Release Date: November 22, 2013 This content is archived.
Summary:
BUFFALO, N.Y. — Think Greenland’s ice sheet is small today?
It was smaller — as small as it has ever been in recent history — from 3-5,000 years ago, according to scientists who studied the ice sheet’s history using a new technique they developed for interpreting the Arctic fossil record.
“What’s really interesting about this is that on land, the atmosphere was warmest between 9,000 and 5,000 years ago, maybe as late as 4,000 years ago. The oceans, on the other hand, were warmest between 5-3,000 years ago,” said Jason Briner, PhD, University at Buffalo associate professor of geology, who led the study.

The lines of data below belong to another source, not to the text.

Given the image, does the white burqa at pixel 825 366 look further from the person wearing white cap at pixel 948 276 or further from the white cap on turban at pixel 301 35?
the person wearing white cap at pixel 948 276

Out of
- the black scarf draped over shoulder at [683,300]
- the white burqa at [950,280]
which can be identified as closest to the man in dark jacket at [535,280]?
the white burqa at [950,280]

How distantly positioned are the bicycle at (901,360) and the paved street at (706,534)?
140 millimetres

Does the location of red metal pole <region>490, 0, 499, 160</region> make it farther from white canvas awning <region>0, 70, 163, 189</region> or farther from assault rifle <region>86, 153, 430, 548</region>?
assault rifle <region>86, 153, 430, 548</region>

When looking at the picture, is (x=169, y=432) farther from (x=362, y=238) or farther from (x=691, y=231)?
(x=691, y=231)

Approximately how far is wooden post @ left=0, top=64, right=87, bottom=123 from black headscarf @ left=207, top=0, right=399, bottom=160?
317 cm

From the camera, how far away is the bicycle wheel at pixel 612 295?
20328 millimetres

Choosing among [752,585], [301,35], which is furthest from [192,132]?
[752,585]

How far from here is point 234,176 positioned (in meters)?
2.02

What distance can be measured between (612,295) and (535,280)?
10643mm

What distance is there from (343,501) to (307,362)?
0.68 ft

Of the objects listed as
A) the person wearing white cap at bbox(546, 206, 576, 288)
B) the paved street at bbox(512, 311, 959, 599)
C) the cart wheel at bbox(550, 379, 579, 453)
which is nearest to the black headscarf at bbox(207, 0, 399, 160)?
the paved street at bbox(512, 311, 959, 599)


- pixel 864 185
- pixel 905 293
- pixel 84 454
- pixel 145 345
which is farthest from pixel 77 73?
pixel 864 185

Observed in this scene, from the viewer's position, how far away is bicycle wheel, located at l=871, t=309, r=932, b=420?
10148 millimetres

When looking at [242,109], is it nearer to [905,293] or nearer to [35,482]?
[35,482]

“What it tells us is that the ice sheets might really respond to ocean temperatures,” he said. “It’s a clue to what might happen in the future as the Earth continues to warm.”
The findings appeared online on Nov. 22 in the journal Geology. Briner’s team included Darrell Kaufman, an organic geochemist from Northern Arizona University; Ole Bennike, a clam taxonomist from the Geological Survey of Denmark and Greenland; and Matthew Kosnik, a statistician from Australia’s Macquarie University.
The study is important not only for illuminating the history of Greenland’s ice sheet, but for providing geologists with an important new tool: A method of using Arctic fossils to deduce when glaciers were smaller than they are today.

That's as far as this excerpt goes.